Let $$\eqalign{ P &= \begin{bmatrix} 2 & 1 & 2 \\ 1 & 2 & 1 \\ 2 & 2 & 1 \end{bmatrix},\,\, &Q = \begin{bmatrix} 6 & 0 & 0 \\ 0 & 6 & 0 \\ 0 & 0 & 0 \end{bmatrix} \cr\cr m &= [\,a\,b\,c\,]^T \cr M &= mm^T,\,\,\, &f = \frac{P:M}{Q:M} \cr }$$ where $\,:\,$ represents the inner/Frobenius product, i.e. $A:B=\operatorname{tr}(A^TB)$
Find the differential of the function, then the gradient $$\eqalign{ df &= \frac{(Q:M)\,P:dM-(P:M)\,Q:dM}{(Q:M)^2} \cr &= \Bigg(\frac{(Q:M)\,P-(P:M)\,Q}{(Q:M)^2}\Bigg):dM \cr &= R:dM \cr &= R:(dm\,m^T+m\,dm^T) \cr &= R:dm\,m^T+R:m\,dm^T \cr &= R:dm\,m^T+R^T:dm\,m^T \cr &= (R+R^T)\,m:dm \cr \cr g=\frac{\partial f}{\partial m} &= (R+R^T)\,m \cr \cr }$$ The derivative wrt $a$ is the first component of the gradient $$\eqalign{\frac{\partial f}{\partial a} &= g_x \cr\cr\cr}$$ Update
The gradient of the gradient can also be found. To make that calculation easier, let's use symmetric matrices $$\eqalign{ P &= \begin{bmatrix} 4 & 2 & 4 \\ 2 & 4 & 3 \\ 4 & 3 & 2 \end{bmatrix},\,\, &Q = \begin{bmatrix} 12 & 0 & 0 \\ 0 & 12 & 0 \\ 0 & 0 & 0 \end{bmatrix} }$$ This won't change the function value because the skew parts are annihilated by the inner product with the symmetric matrix $M$. This change makes $R$ symmetric, too.

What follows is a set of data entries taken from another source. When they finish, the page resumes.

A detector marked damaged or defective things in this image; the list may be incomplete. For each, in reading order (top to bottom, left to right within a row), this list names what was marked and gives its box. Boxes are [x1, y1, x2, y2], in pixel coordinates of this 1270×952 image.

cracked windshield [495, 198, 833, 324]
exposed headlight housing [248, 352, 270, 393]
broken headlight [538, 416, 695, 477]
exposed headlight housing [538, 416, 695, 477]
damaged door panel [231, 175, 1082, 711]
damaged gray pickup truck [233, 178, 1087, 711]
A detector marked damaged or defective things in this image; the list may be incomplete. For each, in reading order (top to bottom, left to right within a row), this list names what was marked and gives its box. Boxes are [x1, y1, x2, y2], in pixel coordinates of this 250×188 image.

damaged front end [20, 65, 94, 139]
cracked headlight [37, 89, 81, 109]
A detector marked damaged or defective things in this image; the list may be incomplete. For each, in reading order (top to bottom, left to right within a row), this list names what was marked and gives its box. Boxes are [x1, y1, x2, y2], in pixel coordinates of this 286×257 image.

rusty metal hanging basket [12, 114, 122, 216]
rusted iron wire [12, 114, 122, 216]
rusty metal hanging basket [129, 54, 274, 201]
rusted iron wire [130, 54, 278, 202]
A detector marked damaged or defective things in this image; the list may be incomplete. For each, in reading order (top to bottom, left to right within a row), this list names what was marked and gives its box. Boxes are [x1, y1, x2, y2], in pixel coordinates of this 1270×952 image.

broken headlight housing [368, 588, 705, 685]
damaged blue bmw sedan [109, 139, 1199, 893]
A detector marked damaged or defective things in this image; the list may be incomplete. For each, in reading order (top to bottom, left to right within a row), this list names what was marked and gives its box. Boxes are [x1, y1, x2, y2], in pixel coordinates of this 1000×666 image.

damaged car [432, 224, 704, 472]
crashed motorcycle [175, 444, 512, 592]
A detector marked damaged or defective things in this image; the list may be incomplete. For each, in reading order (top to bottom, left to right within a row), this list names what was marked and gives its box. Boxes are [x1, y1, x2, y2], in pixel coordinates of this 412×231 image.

Let's also define some scalar coefficients to simplify the expression for $R$ $$\eqalign{ R &= \alpha P-\beta Q,\,\,\,&dR&= P\,d\alpha-Q\,d\beta \cr \alpha&=(Q:M)^{-1},\,\,\,&d\alpha&=-\alpha^2(Q:dM)=-2\alpha^2\,m^TQ\,dm \cr \beta &= \alpha^2(P:M) = \alpha f,\,\,\,&d\beta&=\alpha\,df + f\,d\alpha \cr &\,&\,&= \alpha g^T\,dm - 2f\alpha^2\,m^TQ\,dm \cr }$$ Now find the differential and gradient of $g$ $$\eqalign{ g &= 2Rm \cr\cr dg &= 2\,(R\,dm + dR\,m) \cr &= 2\,(R\,dm + Pm\,d\alpha - Qm\,d\beta) \cr &= 2\,(R\,dm + Pm\,d\alpha - Qmf\,d\alpha - Qm\alpha\,df) \cr &= 2\,(R\,dm + (Pm-fQm)\,d\alpha - \alpha Qmg^T\,dm) \cr &= 2\,(R\,dm - Rm\,\frac{d\alpha}{\alpha}- \alpha Qmg^T\,dm) \cr &= 2\,(R\,dm - Rm(2\alpha\,m^TQ\,dm) - 2\alpha Qmm^TR\,dm) \cr &= 2\,\big(R -2\alpha Rmm^TQ-2\alpha Qmm^TR\big)\,dm \cr &= 2\,\big(R -2\alpha RMQ -2\alpha QMR\big)\,dm \cr\cr \frac{\partial g}{\partial m} &= 2R - 4\alpha(RMQ+QMR) \cr\cr }$$ So that's the second derivative, but please double-check the algebra before trusting it.
As a quick check, $(Q,M,R)$ are all symmetric matrices, therefore the second derivative is also a symmetric matrix -- as it should be.